- Episode no.: Season 1 Episode 20
- Directed by: Douglas Heyes
- Written by: Charles Beaumont
- Based on: "Elegy" by Charles Beaumont
- Production code: 173-3625
- Original air date: February 19, 1960

Guest appearances
- Cecil Kellaway as Jeremy Wickwire; Jeff Morrow as Kurt Meyers; Kevin Hagen as Captain James Webber; Don Dubbins as Peter Kirby;

Episode chronology
| ← Previous "The Purple Testament" | Next → "Mirror Image" |
- The Twilight Zone (1959 TV series, season 1)

= Elegy (The Twilight Zone) =

"Elegy" is the twentieth episode of the American television anthology series The Twilight Zone. It originally aired on February 19, 1960, on CBS. The episode was based on a short story by Charles Beaumont published in the February 1953 issue of Imagination: Stories of Science and Fantasy.

==Opening narration==

The time is the day after tomorrow. The place: a far corner of the universe. A cast of characters: three men lost amongst the stars. Three men sharing the common urgency of all men lost. They're looking for home. And in a moment, they'll find home; not a home that is a place to be seen, but a strange unexplainable experience to be felt.

==Plot==
In September 2185, while on a routine geological mission, astronauts Meyers, Webber, and Kirby land their spaceship on a remote asteroid 655 million miles away from Earth after running low on fuel. They find that the atmosphere and gravity are identical to Earth's. Opening the hatch to the spaceship, they find they have landed near a farm. They initially think they have traveled back in time, due to the old tractor they find, although they notice that there are two suns in the sky. They find a farmer gazing off into the distance and try to get his attention, but realize he is just a statue.

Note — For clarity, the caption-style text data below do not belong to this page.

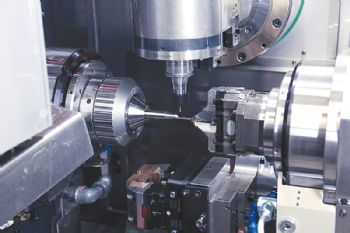 One-hit machining demonstration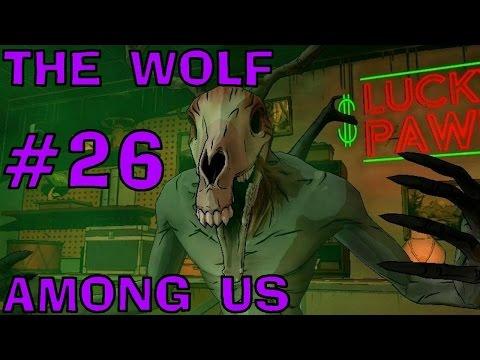[дьявол из Джерси] blind walkthrough слепое прохождение The Wolf Among Us с комментариями #26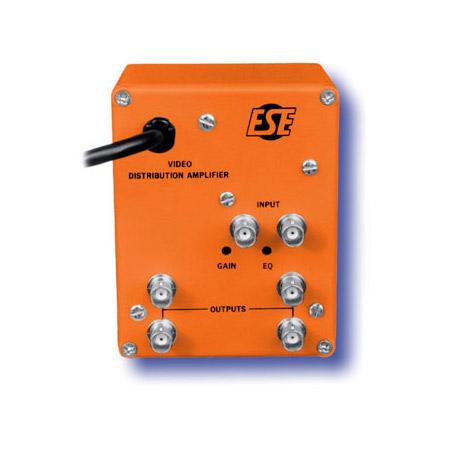 ESE ES-207A 1x4 Video Distribution Amplifier ES 207A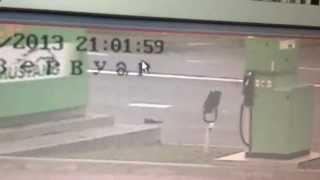 ДТП байкеры. Мукачево 12.07.2013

They hear band music in the distance, and follow it to a town to find the music is being played on a speaker; the band members are also just statues. The astronauts are disturbed by their surroundings as everything and everyone is eerily motionless. They hypothesize that time may pass at a different rate, but a nearby grandfather clock without hands leads them to believe that time passes normally and that there is some other reason for everyone's motionlessness. They are further confused as the statues appear to feel like flesh, or something similar to it. They decide to split up to explore it. One astronaut finds an odd beauty contest where an unattractive woman has been crowned the winner. After the astronaut departs, a man in the audience turns and smiles.

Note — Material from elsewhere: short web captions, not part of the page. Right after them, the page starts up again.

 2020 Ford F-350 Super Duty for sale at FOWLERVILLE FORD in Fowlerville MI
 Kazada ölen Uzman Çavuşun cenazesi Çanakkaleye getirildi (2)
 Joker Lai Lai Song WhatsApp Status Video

Converging on the center of town, they are startled to find someone who does move: "Jeremy Wickwire", the caretaker of this place. He is told by the men that a nuclear war destroyed much of the Earth in 1985, and that it has taken two hundred years to recover from it. Wickwire explains to the astronauts that the asteroid they have landed on is an exclusive cemetery called "Happy Glades", founded in 1973, where rich people can live out their life's greatest fantasy after they die. The town is one of many areas where people may be placed; others include the Roman era, the Egyptian era, and the Wild West. This town is the most popular because it represents a time in American culture where creature comforts were most abundant.

Wickwire serves the three men wine and asks each man what his greatest wish is. All three reply that they wish they were on their ship heading for home. Wickwire misunderstood who the astronauts were, thinking they were from the Happy Glades organization. He explains the reason Happy Glades exists is because it's not possible to have peace on Earth. Wickwire (who explains that he is a robot that has been deactivated for "about 200 years" and only turns on for occasional duties) apologizes to them, and explains that it is his job to ensure peace and tranquility at "Happy Glades". Suddenly, they realize that their drinks have been poisoned with what Wickwire refers to as "eternifying fluid". As the men are dying, the astronaut pleads for an antidote, and that they mean no harm. Wickwire responds that they "are men, and while there are men, there can be no peace."

Later, Wickwire re-installs the embalmed astronauts in their ship, posing them at their posts as if they were on their way home.

==Closing narration==

Kirby, Webber, and Meyers, three men lost. They shared a common wish—a simple one, really. They wanted to be aboard their ship headed for home. And fate—a laughing fate—a practical jokester with a smile that stretched across the stars, saw to it that they got their wish with just one reservation: the wish came true, but only in the Twilight Zone.

==Episode notes==
Inside the spaceship, "equipment" originally constructed for the film Forbidden Planet was reused for this episode, and shows up in a number of other Twilight Zone episodes. The sound effects heard inside the spaceship would be used again six years later as some of the sounds on the bridge of the starship USS Enterprise, in the original Star Trek television series. The song played in the scene with the frozen marching band is "Hot Time" by the University of Wisconsin’s marching band. The set of the room of the frozen mayor addressing the crowd had been used in the previous episodes "The Sixteen-Millimeter Shrine" as part of Barbara Trenton's home, as well as in "The Purple Testament" as the lobby of an Army hospital. It would be used again as a hallway of a college campus in "Long Live Walter Jameson". The scene with the couple dancing and the band playing ‘Fascination’ is a throwback to the movie Love in the Afternoon starring Gary Cooper and Audrey Hepburn.